Kreis Heinsberg: Tourismus hat mehr Bedeutung

Kreis Heinsberg : Tourismus hat mehr Bedeutung

Eine Studie belegt, dass im Kreis mehr Tourismus stattfindet, als bisher angenommen wurde. Zahlen stellte der Heinsberger Tourist-Service in Erkelenz vor. Auch wählte der HTS einen neuen Vorsitzenden, Landrat Pusch.

Wegberg lockt mit Mühlen, der Selfkant mit einer historischen Eisenbahn, nach Erkelenz kommen viele Hotelgäste aus Berufsgründen – es gibt viele Wege und Anlässe, die Touristen in den Kreis Heinsberg führen. Sie kommen für einen Tag oder mit Übernachtung. Glücklich verabschiedete sich der HTS jetzt von Zahlen, die bislang angenommen wurden: Es sind nicht 4,5 Millionen Tagesreisen im Jahr, sondern 8,5 Millionen. Es sind keine 206 000 Übernachtungen pro Jahr, sondern 255 000 (2011). Neue Daten liefert eine Studie der dwif-Consulting GmbH für die Freizeitregion Heinsberg.

Das Beratungsunternehmen der Tourismusbranche konnte auf eine größere Datensammlung zurückgreifen und durch Umfragen und Abgleiche ergänzen, als es dem HTS bislang möglich war. Kernergebnisse der Studie stellte in Erkelenz bei der Jahresversammlung des HTS der aus München angereiste dwif-Geschäftsführer Dr. Manfred Zeiner vor. HTS-Geschäftsführerin Patricia Mees erklärte anschließend: "Die Studie belegt: Investitionen in den Tourismus sind gut angelegtes Geld. Der Wirtschaftsfaktor für die Freizeitregion ist wesentlich höher als bisher angenommen."

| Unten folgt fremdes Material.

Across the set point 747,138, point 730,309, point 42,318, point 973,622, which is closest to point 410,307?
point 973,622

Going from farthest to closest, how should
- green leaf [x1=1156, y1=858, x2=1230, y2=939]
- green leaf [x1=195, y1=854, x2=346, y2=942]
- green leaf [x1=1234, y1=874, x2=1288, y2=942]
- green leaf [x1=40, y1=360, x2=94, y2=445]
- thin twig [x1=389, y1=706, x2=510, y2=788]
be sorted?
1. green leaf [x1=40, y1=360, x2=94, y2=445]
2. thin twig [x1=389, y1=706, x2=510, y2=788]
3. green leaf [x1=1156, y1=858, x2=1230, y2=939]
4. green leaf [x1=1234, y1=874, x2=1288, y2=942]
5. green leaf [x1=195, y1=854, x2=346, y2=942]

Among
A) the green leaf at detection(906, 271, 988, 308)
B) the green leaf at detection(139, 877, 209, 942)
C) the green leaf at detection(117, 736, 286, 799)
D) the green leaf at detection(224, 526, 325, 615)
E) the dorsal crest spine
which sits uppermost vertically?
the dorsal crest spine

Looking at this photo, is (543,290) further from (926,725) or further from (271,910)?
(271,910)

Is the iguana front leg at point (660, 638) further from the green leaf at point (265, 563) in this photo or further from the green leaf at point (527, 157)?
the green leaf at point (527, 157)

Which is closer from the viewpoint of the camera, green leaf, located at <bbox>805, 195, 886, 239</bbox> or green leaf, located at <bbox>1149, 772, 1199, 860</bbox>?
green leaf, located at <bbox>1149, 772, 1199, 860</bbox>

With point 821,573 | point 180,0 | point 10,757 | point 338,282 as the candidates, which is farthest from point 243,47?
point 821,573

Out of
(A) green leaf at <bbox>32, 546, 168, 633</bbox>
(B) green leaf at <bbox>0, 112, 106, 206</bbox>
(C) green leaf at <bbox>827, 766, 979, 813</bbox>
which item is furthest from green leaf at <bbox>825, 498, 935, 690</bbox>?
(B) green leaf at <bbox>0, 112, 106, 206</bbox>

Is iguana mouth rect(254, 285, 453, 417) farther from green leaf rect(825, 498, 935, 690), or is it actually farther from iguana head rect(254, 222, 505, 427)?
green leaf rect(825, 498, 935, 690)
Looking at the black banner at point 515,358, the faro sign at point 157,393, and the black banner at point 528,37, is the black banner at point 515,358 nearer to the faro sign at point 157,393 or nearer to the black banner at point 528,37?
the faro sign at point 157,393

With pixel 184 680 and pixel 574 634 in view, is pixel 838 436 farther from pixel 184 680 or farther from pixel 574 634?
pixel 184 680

Umsatz von 237 Millionen Euro

2011 machte der Tourismus im Kreisgebiet einen Gesamtumsatz von knapp 237 Millionen Euro, hat das dwif errechnet, und "damit rund 100 Millionen Euro über den bisherigen Berechnungen", teilte der HTS mit. Allein 212 Millionen Euro trugen die Tagestouristen bei. Zu fast zwei Dritteln habe bei den Übernachtungsgästen das Gastgewerbe davon profitiert, zu rund 21 Prozent der Einzelhandel, und der Rest ging an Dienstleister "wie Taxen, Kinos oder die Selfkantbahn", sagte Manfred Zeiner. Bei den Tagestouristen sei der Einzelhandel zu 50 Prozent der Profiteur gewesen, vor dem Gastgewerbe mit mehr als 38 Prozent des Gesamtumsatzes von 212 Millionen Euro. Auch Bund, Land und Kommunen profitierten, weil im Kreis Heinsberg durch den Tourismus allein 25,4 Millionen Euro an Mehrwertsteuer und Einkommenssteuer anfielen, andere Steuerarten wie die Gewerbesteuer nicht eingerechnet. "Die Studie zeigt, welchen Nutzen die Region aus der Arbeit des HTS zieht", erklärte Manfred Zeiner. Dabei gebe es Potenzial, weil der Kreis Heinsberg bei der Anzahl den Tagesreisen "eine durchschnittliche Destination" sei.

Abschied vom Vorsitzenden

Ansporn dürfte das für Landrat Stephan Pusch sein. Er wurde in Abwesenheit bei einer Enthaltung zum neuen Vorsitzenden des HTS gewählt. Er tritt die Nachfolge von Kreisdirektor Peter Deckers an, der im Oktober außerhalb des Kreisgebietes eine neue Aufgabe antritt.